Copy out the items below, replacing each occurrence of "headlight" with "front lamp" and changing nothing else.

[Items on spatial positioning]
## Start

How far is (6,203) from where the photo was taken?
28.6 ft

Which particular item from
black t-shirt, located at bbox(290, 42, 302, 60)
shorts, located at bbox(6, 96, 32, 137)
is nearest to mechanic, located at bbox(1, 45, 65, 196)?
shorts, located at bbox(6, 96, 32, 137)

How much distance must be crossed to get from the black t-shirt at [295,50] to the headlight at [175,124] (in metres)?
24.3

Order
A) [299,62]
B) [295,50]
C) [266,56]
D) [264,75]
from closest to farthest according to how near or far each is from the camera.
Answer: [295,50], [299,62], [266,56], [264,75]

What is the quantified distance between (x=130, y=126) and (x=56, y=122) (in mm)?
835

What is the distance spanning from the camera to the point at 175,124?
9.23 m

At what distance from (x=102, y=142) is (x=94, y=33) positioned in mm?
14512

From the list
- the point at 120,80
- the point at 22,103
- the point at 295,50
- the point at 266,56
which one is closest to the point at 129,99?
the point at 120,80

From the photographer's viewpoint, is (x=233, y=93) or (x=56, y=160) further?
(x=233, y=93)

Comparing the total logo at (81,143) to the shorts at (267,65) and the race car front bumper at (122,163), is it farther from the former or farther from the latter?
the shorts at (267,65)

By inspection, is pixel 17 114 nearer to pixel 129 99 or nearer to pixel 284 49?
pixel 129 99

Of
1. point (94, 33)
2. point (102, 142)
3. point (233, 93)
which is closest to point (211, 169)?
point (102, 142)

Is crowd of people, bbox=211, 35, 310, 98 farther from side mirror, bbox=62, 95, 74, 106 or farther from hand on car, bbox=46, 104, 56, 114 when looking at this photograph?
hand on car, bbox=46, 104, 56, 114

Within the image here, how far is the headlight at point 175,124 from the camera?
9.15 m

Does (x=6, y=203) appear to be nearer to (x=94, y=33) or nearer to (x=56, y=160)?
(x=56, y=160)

## End

_Solved exercise:_
How far is (6,203) from where the photo was taken?
28.6 ft

Which particular item from
black t-shirt, located at bbox(290, 42, 302, 60)
shorts, located at bbox(6, 96, 32, 137)
is nearest to mechanic, located at bbox(1, 45, 65, 196)?
shorts, located at bbox(6, 96, 32, 137)

How much distance must be crossed to get from the black t-shirt at [295,50] to the front lamp at [175,124] (in metres)?
24.3

Order
A) [299,62]
B) [295,50]
C) [266,56]
D) [264,75]
from closest to farthest according to how near or far each is from the camera.
Answer: [295,50], [299,62], [266,56], [264,75]

What is the quantified distance between (x=130, y=126) and (x=56, y=122) (in mm)?
835

What is the distance spanning from the camera to the point at 175,124?
9.23 m

At what distance from (x=102, y=142) is (x=94, y=33) positioned in mm?
14512

From the list
- the point at 120,80
- the point at 22,103
- the point at 295,50
- the point at 266,56
which one is closest to the point at 129,99?
the point at 120,80

From the photographer's viewpoint, is (x=233, y=93) or (x=56, y=160) further?
(x=233, y=93)

Comparing the total logo at (81,143) to the shorts at (267,65) and the race car front bumper at (122,163), is it farther from the former or farther from the latter?
the shorts at (267,65)

By inspection, is pixel 17 114 nearer to pixel 129 99 or nearer to pixel 284 49?
pixel 129 99

Of
1. point (94, 33)
2. point (102, 142)
3. point (233, 93)
which is closest to point (211, 169)?
point (102, 142)

Is crowd of people, bbox=211, 35, 310, 98 farther from side mirror, bbox=62, 95, 74, 106 or farther from hand on car, bbox=46, 104, 56, 114 when looking at this photograph?
hand on car, bbox=46, 104, 56, 114

Within the image here, how far is the front lamp at point 175,124 from the camera?
9.15 m

Does (x=6, y=203) appear to be nearer to (x=94, y=33) or nearer to (x=56, y=160)?
(x=56, y=160)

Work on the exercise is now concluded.